→ Texte fourni:
▬▬▬▬▬▬

La formation se met au jeu vidéo

01/08/2015 Formations/Examens
Formations/Examens La formation se met au jeu vidéo À mi-chemin entre jeu vidéo et simulation de conduite, le « serious game » s’apprête à faire son apparition dans la formation auto-école. Le réseau ECF, en partenariat avec Renault, a développé « the Good Drive ».

Imaginez une sorte de jeu vidéo très axé sur la pédagogie, qui vous propose d’aborder certaines étapes de la formation du conducteur. Une simulation de conduite « à domicile » où l’élève peut diriger le véhicule à l’aide de son smartphone, qui remplace alors le volant. Ce type d’outil porte un nom pour le moins ludique : le serious game, littéralement « jeu sérieux ». Et depuis bientôt deux ans, l’École de conduite française (ECF) a développé le premier logiciel de ce genre adapté à l’apprentissage de la conduite. Il s’appelle « the Good Drive », du nom de la start-up qui l’a conçu en partenariat avec Renault et ECF, et fait déjà office d’Ovni dans le paysage auto-école. « On va rentrer dans une phase de bêta test en juillet et août, confie Bruno Garancher, président d’ECF. Le serious game sera généralisé et inclus dans le prix du forfait dans toutes les auto-écoles ECF à partir de septembre. » Une douzaine d’auto-écoles adhérentes du réseau serviront de laboratoire au serious game cet été à Boulogne-sur-Mer, Paris, Nancy, Strasbourg, Poitiers, Lyon, Marseille ou encore Toulouse. Le groupe ECF aura l’exclusivité du logiciel pendant au moins trois ans sur le territoire français. Elle proposera aux élèves de télécharger l’application sur leur smartphone, et d’accéder au jeu en ligne. Néanmoins, il n’est pour l’instant pas possible d’y jouer en réseau.

▬▬▬▬▬▬

→ Tâche à réaliser:
Selon le texte fourni, pendant combien de temps au minimum le groupe ECF aura-t-il l'exclusivité du logiciel sur le territoire français ? Répondez en quelques mots, s'il vous plaît.

→ Contenu des données:
▬▬▬▬▬▬

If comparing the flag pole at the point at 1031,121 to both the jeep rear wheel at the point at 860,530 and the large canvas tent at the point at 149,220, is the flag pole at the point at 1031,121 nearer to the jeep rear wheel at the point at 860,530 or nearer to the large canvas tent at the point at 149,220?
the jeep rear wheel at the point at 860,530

▬▬▬▬▬▬

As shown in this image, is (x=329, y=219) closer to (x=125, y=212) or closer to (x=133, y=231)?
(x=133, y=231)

▬▬▬▬▬▬

→ Solution de la tâche:
Pendant au moins trois ans.